Showing posts with label knitting. Show all posts
Showing posts with label knitting. Show all posts

Wednesday, 9 April 2025

I don't think I would cope!

 


Well, my fibromyalgia flare has abated, and I have been doing a lot of knitting as watching TV bores me to tears.

We are in Autumn or Fall here in Australia and the mornings and evenings are cold, so there's nothing nicer than doing some handcrafts in the warmth each evening and throughout the day.

I have been a bit depressed lately and I think it's because I have been watching too much news on world events. So I decided to turn it off and bring my attention to something positive.

I often listen to the Bible on YouTube read by David Suchet. It tends to put my mind at rest and gives me pleasure.

Most mornings I do breakfast and medications and go on the computer to check emails, answer any comments in my blogs and check out groceries specials and organise our medications and get the scripts that are due, refilled.  Then I tidy my home.

I have a lot of joy in watching the birds that come into our back garden and one of my morning chores is to feed them after I have fed Xena our little white cat... separately of course lol

As I am often low on spoons, I need to pace myself in the afternoon and often take a nana nap in order to be able to cook dinner.

We don't leave the house much at all, and to be honest I prefer it that way.

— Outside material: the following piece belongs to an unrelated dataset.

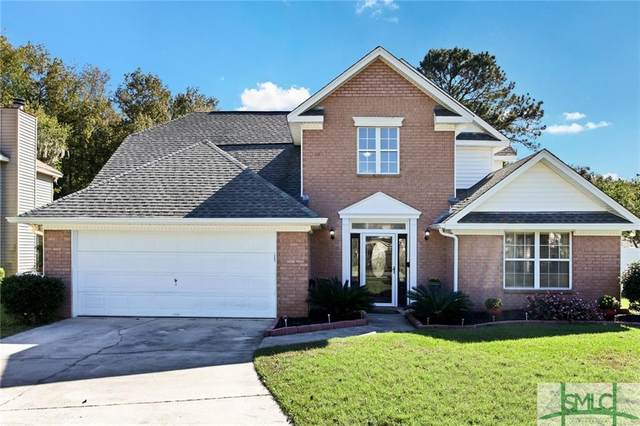 1 Watermill Court, Savannah, GA 31419 (MLS #238715) :: Keller Williams Coastal Area Partners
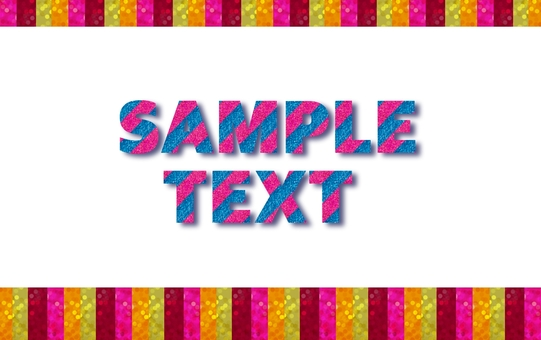 Card material * Lameline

But with my motorised scooter coming soon, I may find I quite like shopping again....

Life is pretty simple- almost boring, but with all that's happening in parts of the world, I am glad for the boring life. I don't think I would cope very well running for my life away from bombs!



Monday, 1 April 2024

She was right!



You may remember that I had to give up knitting and crocheting as it hurt my hands too much. It was so disappointing!

I was visiting my twin sister one day and I found her crocheting a beautiful baby shawl. Now her hands are sore with her lupus and arthritis, and when I asked her how she managed and  told her I could not longer knit or crochet, she encouraged me to take it up again. 

She assured me that her hands had improved since she took up her handcrafts again, and I resolved to give it a try. My hands improved and I had better flexibility in my hands and wrists. I was rapt! I needed to do something creative and those last few months.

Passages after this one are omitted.